Please repeat the entire listing verbatim and keep the pictures out.
┌──
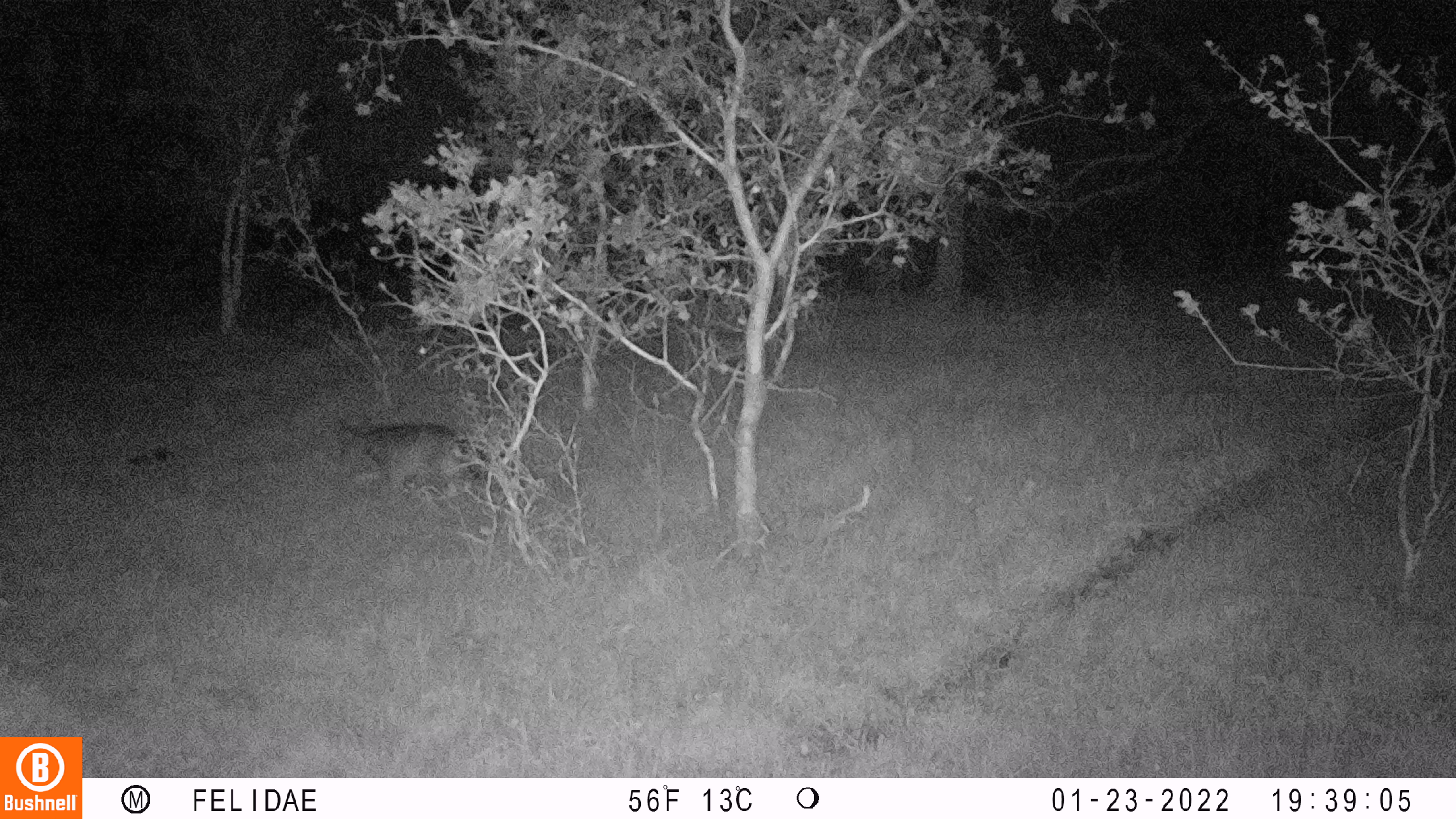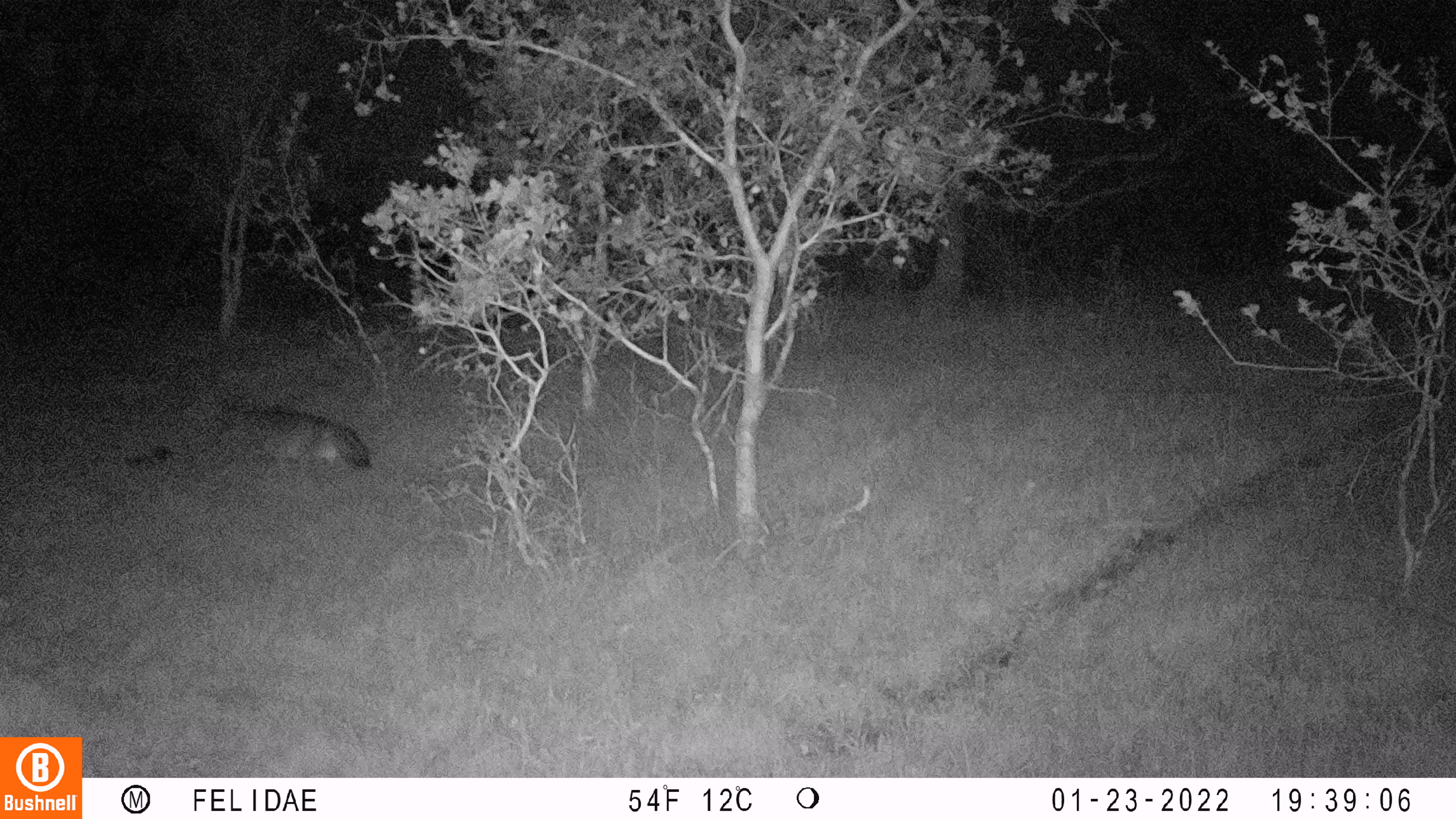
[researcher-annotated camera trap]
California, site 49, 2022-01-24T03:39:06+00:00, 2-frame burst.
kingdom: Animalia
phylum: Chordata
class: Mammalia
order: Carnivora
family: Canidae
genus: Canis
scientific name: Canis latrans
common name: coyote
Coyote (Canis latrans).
└──
Written answer ->
[researcher-annotated camera trap]
California, site 49, 2022-01-24T03:39:06+00:00, 2-frame burst.
kingdom: Animalia
phylum: Chordata
class: Mammalia
order: Carnivora
family: Canidae
genus: Canis
scientific name: Canis latrans
common name: coyote
Coyote (Canis latrans).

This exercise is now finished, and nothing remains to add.